§ **WORK TO COMPLETE**: Could you give all the records below as a numbered list, dropping the blank lines and leaving the pictures out?

§ **Records from a spatial question set**:
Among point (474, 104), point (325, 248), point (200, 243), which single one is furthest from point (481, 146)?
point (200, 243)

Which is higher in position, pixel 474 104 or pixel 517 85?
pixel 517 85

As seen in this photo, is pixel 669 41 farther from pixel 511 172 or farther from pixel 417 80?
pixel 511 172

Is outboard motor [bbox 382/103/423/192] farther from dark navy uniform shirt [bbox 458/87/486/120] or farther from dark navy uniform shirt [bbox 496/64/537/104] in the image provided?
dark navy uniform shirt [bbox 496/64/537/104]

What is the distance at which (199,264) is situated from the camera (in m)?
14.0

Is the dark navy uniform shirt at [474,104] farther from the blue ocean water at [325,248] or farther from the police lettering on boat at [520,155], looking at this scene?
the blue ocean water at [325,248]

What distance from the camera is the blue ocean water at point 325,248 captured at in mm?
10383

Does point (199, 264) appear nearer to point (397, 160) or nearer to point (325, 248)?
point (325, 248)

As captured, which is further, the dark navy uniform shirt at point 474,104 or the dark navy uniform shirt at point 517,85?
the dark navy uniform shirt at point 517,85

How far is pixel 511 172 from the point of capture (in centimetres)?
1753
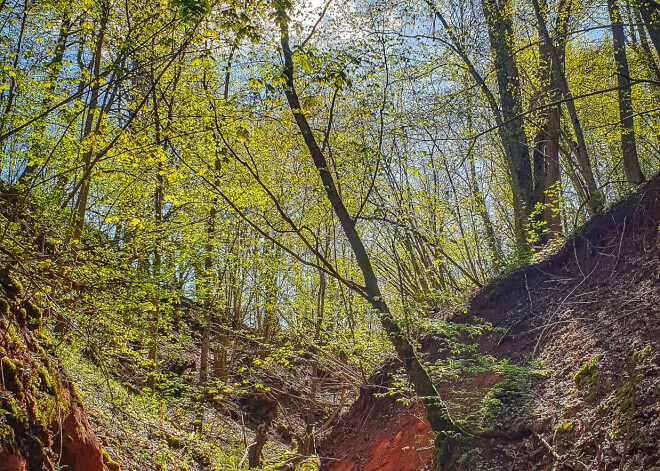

§ **SOLUTION TO THE PROBLEM**:
1. Among point (474, 104), point (325, 248), point (200, 243), which single one is furthest from point (481, 146)?
2. point (200, 243)
3. Which is higher in position, pixel 474 104 or pixel 517 85?
4. pixel 517 85
5. As seen in this photo, is pixel 669 41 farther from pixel 511 172 or farther from pixel 417 80?
6. pixel 511 172
7. Is outboard motor [bbox 382/103/423/192] farther from dark navy uniform shirt [bbox 458/87/486/120] or farther from dark navy uniform shirt [bbox 496/64/537/104] in the image provided?
8. dark navy uniform shirt [bbox 496/64/537/104]
9. What is the distance at which (199,264) is situated from the camera (in m)?
10. 14.0
11. Is the dark navy uniform shirt at [474,104] farther from the blue ocean water at [325,248] or farther from the police lettering on boat at [520,155], looking at this scene?
12. the blue ocean water at [325,248]
13. What distance from the camera is the blue ocean water at point 325,248 captured at in mm?
14. 10383
15. Does point (199, 264) appear nearer to point (397, 160) or nearer to point (325, 248)?
16. point (325, 248)
17. As captured, which is further, the dark navy uniform shirt at point 474,104 or the dark navy uniform shirt at point 517,85?
18. the dark navy uniform shirt at point 517,85
19. How far is pixel 511 172 from the point of capture (in centimetres)?
20. 1753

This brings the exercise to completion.